## start
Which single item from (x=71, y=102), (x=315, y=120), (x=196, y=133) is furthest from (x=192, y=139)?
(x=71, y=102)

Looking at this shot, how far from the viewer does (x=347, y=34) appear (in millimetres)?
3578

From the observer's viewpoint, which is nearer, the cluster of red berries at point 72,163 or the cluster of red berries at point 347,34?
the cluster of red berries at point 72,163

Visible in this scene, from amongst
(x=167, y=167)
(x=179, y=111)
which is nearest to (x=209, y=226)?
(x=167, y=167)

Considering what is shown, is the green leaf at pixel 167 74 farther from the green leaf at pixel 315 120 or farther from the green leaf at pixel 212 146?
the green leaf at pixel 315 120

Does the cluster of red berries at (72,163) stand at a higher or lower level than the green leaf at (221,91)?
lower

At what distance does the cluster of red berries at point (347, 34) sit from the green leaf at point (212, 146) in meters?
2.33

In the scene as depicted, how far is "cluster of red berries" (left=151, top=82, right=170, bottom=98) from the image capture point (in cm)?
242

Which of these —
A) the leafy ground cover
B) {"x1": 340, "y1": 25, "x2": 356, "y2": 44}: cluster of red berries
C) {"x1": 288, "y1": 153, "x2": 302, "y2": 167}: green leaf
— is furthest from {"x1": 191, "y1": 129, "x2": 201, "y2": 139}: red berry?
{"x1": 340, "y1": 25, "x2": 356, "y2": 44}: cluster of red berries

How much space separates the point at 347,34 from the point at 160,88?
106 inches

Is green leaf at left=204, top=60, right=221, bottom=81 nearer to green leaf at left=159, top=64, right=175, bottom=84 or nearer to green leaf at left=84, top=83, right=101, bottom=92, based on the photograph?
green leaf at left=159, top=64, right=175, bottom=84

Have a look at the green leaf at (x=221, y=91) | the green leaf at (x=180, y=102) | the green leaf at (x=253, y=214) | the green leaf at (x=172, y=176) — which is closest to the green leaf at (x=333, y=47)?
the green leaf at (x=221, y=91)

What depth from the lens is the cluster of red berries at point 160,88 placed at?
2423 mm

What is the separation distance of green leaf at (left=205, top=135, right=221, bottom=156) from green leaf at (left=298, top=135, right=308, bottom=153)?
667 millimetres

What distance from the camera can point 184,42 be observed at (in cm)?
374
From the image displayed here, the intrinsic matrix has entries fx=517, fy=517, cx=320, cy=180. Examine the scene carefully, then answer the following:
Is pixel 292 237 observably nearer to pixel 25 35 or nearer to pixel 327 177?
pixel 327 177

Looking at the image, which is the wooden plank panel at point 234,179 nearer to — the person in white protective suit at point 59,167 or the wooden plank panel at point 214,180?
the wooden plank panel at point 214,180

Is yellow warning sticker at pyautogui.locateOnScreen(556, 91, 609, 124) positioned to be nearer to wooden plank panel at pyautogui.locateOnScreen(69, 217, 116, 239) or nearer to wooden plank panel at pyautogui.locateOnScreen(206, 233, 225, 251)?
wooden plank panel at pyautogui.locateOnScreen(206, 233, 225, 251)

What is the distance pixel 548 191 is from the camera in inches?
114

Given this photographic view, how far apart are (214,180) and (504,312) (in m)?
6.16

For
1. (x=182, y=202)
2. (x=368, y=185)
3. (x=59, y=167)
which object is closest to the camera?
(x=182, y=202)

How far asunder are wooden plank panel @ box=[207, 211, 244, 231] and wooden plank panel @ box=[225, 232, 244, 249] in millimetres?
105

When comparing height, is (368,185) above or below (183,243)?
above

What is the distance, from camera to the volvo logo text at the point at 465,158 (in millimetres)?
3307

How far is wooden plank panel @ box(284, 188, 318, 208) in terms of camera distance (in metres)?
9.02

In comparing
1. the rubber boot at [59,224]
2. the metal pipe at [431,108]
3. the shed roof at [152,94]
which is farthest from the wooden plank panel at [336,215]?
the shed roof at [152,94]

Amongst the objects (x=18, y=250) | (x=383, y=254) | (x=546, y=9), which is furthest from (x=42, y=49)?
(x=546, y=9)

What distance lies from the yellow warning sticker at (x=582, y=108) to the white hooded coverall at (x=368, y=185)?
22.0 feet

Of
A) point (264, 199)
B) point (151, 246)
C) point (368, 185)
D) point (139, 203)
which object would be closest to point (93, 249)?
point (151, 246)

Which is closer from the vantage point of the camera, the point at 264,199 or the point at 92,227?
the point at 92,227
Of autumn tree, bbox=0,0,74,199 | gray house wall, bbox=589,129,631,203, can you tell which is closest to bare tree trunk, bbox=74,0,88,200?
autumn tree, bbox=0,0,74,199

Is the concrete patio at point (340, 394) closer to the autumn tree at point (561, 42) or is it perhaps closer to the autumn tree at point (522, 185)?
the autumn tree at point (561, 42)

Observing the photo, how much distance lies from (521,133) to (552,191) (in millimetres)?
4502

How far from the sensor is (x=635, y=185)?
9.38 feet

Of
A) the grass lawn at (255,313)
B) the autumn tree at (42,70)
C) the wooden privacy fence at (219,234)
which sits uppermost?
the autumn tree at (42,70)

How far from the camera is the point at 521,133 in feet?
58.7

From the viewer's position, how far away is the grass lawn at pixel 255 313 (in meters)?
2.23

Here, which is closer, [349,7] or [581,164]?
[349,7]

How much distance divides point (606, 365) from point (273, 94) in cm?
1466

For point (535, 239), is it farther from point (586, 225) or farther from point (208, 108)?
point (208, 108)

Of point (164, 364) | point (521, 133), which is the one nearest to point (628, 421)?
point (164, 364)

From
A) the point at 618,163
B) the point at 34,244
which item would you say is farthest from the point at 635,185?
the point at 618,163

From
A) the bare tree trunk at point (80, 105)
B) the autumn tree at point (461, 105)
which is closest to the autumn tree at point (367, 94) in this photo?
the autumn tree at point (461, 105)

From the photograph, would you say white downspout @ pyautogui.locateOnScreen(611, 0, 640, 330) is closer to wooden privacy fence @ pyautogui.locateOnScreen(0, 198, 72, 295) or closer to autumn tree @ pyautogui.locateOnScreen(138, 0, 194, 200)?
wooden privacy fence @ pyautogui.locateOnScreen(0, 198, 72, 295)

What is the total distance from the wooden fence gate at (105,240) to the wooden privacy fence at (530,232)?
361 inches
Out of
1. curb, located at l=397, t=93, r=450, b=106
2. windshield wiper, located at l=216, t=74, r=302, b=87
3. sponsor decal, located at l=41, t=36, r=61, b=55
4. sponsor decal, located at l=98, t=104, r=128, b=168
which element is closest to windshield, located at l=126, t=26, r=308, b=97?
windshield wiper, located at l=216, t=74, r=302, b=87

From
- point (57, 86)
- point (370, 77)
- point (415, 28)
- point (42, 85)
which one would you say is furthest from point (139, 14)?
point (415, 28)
## end
To do: Reproduce every one of the entries above, word for word, with their answers.

Written reply:
Which single item from (x=71, y=102), (x=315, y=120), (x=196, y=133) is furthest from (x=192, y=139)?
(x=71, y=102)

Looking at this shot, how far from the viewer does (x=347, y=34) appear (in millimetres)?
3578

From the observer's viewpoint, which is nearer, the cluster of red berries at point 72,163 or the cluster of red berries at point 347,34?
the cluster of red berries at point 72,163

Visible in this scene, from amongst
(x=167, y=167)
(x=179, y=111)
which is nearest to (x=209, y=226)?
(x=167, y=167)

Considering what is shown, is the green leaf at pixel 167 74 farther from the green leaf at pixel 315 120 or farther from the green leaf at pixel 212 146?
the green leaf at pixel 315 120

Does the cluster of red berries at (72,163) stand at a higher or lower level than the green leaf at (221,91)?
lower

At what distance does the cluster of red berries at point (347, 34) sit from the green leaf at point (212, 146) in meters?
2.33

In the scene as depicted, how far is "cluster of red berries" (left=151, top=82, right=170, bottom=98) from the image capture point (in cm)?
242

Which of these —
A) the leafy ground cover
B) {"x1": 340, "y1": 25, "x2": 356, "y2": 44}: cluster of red berries
C) {"x1": 288, "y1": 153, "x2": 302, "y2": 167}: green leaf
— is furthest from {"x1": 191, "y1": 129, "x2": 201, "y2": 139}: red berry?
{"x1": 340, "y1": 25, "x2": 356, "y2": 44}: cluster of red berries

How much space separates the point at 347,34 from the point at 160,88?
106 inches

Is green leaf at left=204, top=60, right=221, bottom=81 nearer to green leaf at left=159, top=64, right=175, bottom=84 or nearer to green leaf at left=84, top=83, right=101, bottom=92, based on the photograph?
green leaf at left=159, top=64, right=175, bottom=84

Have a look at the green leaf at (x=221, y=91) | the green leaf at (x=180, y=102) | the green leaf at (x=253, y=214) | the green leaf at (x=172, y=176) — which is closest to the green leaf at (x=333, y=47)?
the green leaf at (x=221, y=91)

What depth from the lens is the cluster of red berries at point 160,88 placed at?
2423 mm

What is the separation distance of green leaf at (left=205, top=135, right=221, bottom=156) from green leaf at (left=298, top=135, right=308, bottom=153)?
667 millimetres

What distance from the camera can point 184,42 be observed at (in cm)?
374
From the image displayed here, the intrinsic matrix has entries fx=517, fy=517, cx=320, cy=180. Examine the scene carefully, then answer the following:
Is pixel 292 237 observably nearer to pixel 25 35 or nearer to pixel 327 177?
pixel 327 177

Looking at the image, which is the wooden plank panel at point 234,179 nearer to — the person in white protective suit at point 59,167 or the wooden plank panel at point 214,180?
the wooden plank panel at point 214,180

Is yellow warning sticker at pyautogui.locateOnScreen(556, 91, 609, 124) positioned to be nearer to wooden plank panel at pyautogui.locateOnScreen(69, 217, 116, 239) or nearer to wooden plank panel at pyautogui.locateOnScreen(206, 233, 225, 251)?
wooden plank panel at pyautogui.locateOnScreen(206, 233, 225, 251)

What is the distance pixel 548 191 is from the camera in inches?
114

Given this photographic view, how far apart are (214,180) and (504,312) (in m)?
6.16

For
1. (x=182, y=202)
2. (x=368, y=185)
3. (x=59, y=167)
which object is closest to the camera?
(x=182, y=202)

How far asunder are wooden plank panel @ box=[207, 211, 244, 231] and wooden plank panel @ box=[225, 232, 244, 249] in millimetres?
105

When comparing height, is (368,185) above or below (183,243)?
above

What is the distance, from camera to the volvo logo text at the point at 465,158 (in millimetres)?
3307

How far is wooden plank panel @ box(284, 188, 318, 208) in terms of camera distance (in metres)?
9.02

In comparing
1. the rubber boot at [59,224]
2. the metal pipe at [431,108]
3. the shed roof at [152,94]
which is farthest from the wooden plank panel at [336,215]?
the shed roof at [152,94]

Amongst the objects (x=18, y=250) | (x=383, y=254) | (x=546, y=9), which is furthest from (x=42, y=49)?
(x=546, y=9)

What distance lies from the yellow warning sticker at (x=582, y=108) to the white hooded coverall at (x=368, y=185)?
22.0 feet

Of
A) point (264, 199)
B) point (151, 246)
C) point (368, 185)
D) point (139, 203)
which object would be closest to point (93, 249)?
point (151, 246)

Which is closer from the vantage point of the camera, the point at 264,199 or the point at 92,227?
the point at 92,227
Of autumn tree, bbox=0,0,74,199 | gray house wall, bbox=589,129,631,203, can you tell which is closest to bare tree trunk, bbox=74,0,88,200?
autumn tree, bbox=0,0,74,199

Is the concrete patio at point (340, 394) closer to the autumn tree at point (561, 42) or is it perhaps closer to the autumn tree at point (522, 185)?
the autumn tree at point (561, 42)

Observing the photo, how much distance lies from (521,133) to (552,191) (in millimetres)?
4502

How far from the sensor is (x=635, y=185)?
9.38 feet

Of
A) the grass lawn at (255,313)
B) the autumn tree at (42,70)
C) the wooden privacy fence at (219,234)
which sits uppermost?
the autumn tree at (42,70)

How far from the camera is the point at 521,133 in feet?
58.7

From the viewer's position, how far away is the grass lawn at pixel 255 313 (in meters)?
2.23

Here, which is closer, [349,7] or [581,164]?
[349,7]

How much distance divides point (606, 365) from point (273, 94) in cm?
1466

For point (535, 239), is it farther from point (586, 225) or farther from point (208, 108)?
point (208, 108)

Of point (164, 364) | point (521, 133), which is the one nearest to point (628, 421)?
point (164, 364)

From
A) the point at 618,163
B) the point at 34,244
which item would you say is farthest from the point at 635,185?
the point at 618,163

From
A) the bare tree trunk at point (80, 105)
B) the autumn tree at point (461, 105)
which is closest to the autumn tree at point (367, 94) in this photo?
the autumn tree at point (461, 105)

From the photograph, would you say white downspout @ pyautogui.locateOnScreen(611, 0, 640, 330) is closer to wooden privacy fence @ pyautogui.locateOnScreen(0, 198, 72, 295) or closer to autumn tree @ pyautogui.locateOnScreen(138, 0, 194, 200)?
wooden privacy fence @ pyautogui.locateOnScreen(0, 198, 72, 295)

What is the total distance from the wooden fence gate at (105,240) to the wooden privacy fence at (530,232)?
361 inches
Out of
1. curb, located at l=397, t=93, r=450, b=106
2. windshield wiper, located at l=216, t=74, r=302, b=87
3. sponsor decal, located at l=41, t=36, r=61, b=55
4. sponsor decal, located at l=98, t=104, r=128, b=168
which element is closest to windshield, located at l=126, t=26, r=308, b=97?
windshield wiper, located at l=216, t=74, r=302, b=87

From
- point (57, 86)
- point (370, 77)
- point (415, 28)
- point (42, 85)
which one would you say is furthest from point (139, 14)?
point (415, 28)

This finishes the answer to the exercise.